第4章(2/2)
一个玻璃杯猛地摔在他脚边,碎片甚至溅到了陈彦安的校裤上,地上残留着一滩水迹。
关上了自己的房门,陈彦安随手把书包扔在了地上,整个人扑倒在床上,用枕头盖住了脑袋,但他仍然能听见一墙之隔的屋外父母的声音。
“你又犯病了是不是,孩子回来了你还闹!”
“是我神经病,你撒谎的时候怎么没想着孩子?加班?你他妈加到赌桌上去了!”
陈彦安的太阳穴突突直跳,他闭了闭把自己憋死之前重新坐了起来,伸手捂住了脸,又平平的躺了下去。

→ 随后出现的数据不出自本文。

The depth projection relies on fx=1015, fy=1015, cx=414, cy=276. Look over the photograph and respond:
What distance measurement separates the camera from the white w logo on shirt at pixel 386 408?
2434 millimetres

过了一会儿,陈彦安卧室的门被推开,母亲张慧安见他躺在床上皱了皱眉:“衣服多脏,怎么一回来就躺着,出来吃饭。”
陈彦安没做声,迟缓的从床上爬了起来。
陈彦安的父亲是国企工程师,母亲则是一位恪尽职守的高中语文老师,让这个普通的家庭闪了点金光的人是陈彦安的外公——张丰华。

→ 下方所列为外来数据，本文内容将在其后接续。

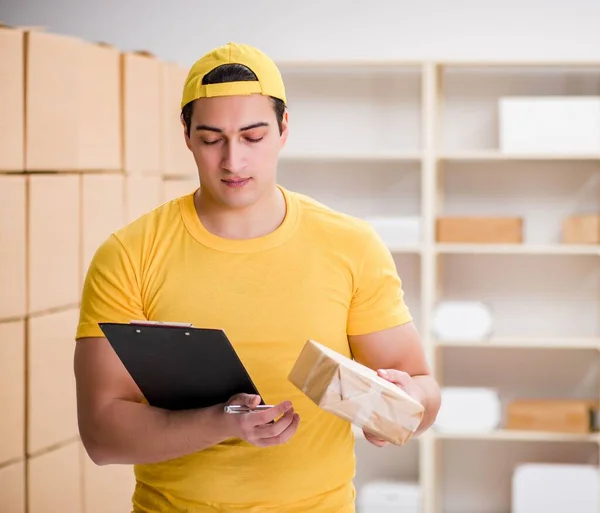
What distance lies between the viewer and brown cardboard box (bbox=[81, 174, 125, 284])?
3.13m

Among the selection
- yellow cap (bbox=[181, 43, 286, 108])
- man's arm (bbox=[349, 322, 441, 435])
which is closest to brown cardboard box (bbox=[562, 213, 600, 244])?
man's arm (bbox=[349, 322, 441, 435])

老爷子过去在东北讨生活,后来入伍当了兵,实打实扛着真枪实弹上过战场的,吃过不少苦,也因此舍不得让自家孙子受一点委屈,说陈彦安从小是被宠大的并不为过。更不要说之后老爷子瞄准机会,涉足煤矿,从一个退伍军人转行成为一个商人,让陈彦安含着金勺子安稳长大。
H市只是个小城市,90年代,陈彦安三岁那年家里就有了电脑,别人都还在外边玩工地上的沙子泥巴,陈彦安已经拿着遥控器指挥遥控车到处跑了。
等陈彦安上了小学,陈妈妈张慧安总是千叮咛万嘱咐不要在地上玩,衣服弄脏了不好洗之类种种,也不怪她,那时候陈彦安班上的孩子们穿的都是批发市场里几十块钱一件的衣服,陈彦安已经被张丰华带着进了百货商场,穿的戴的用的,哪一样不是好几百上千。
而等陈彦安放了学,别人家的小孩都是自己约着几个玩伴走回家,小区里的学校到家里也没有几步路,可陈彦安呢,那时候就有给张丰华打工跑腿的小司机开着吉普在校门口等着把小陈彦安接回家。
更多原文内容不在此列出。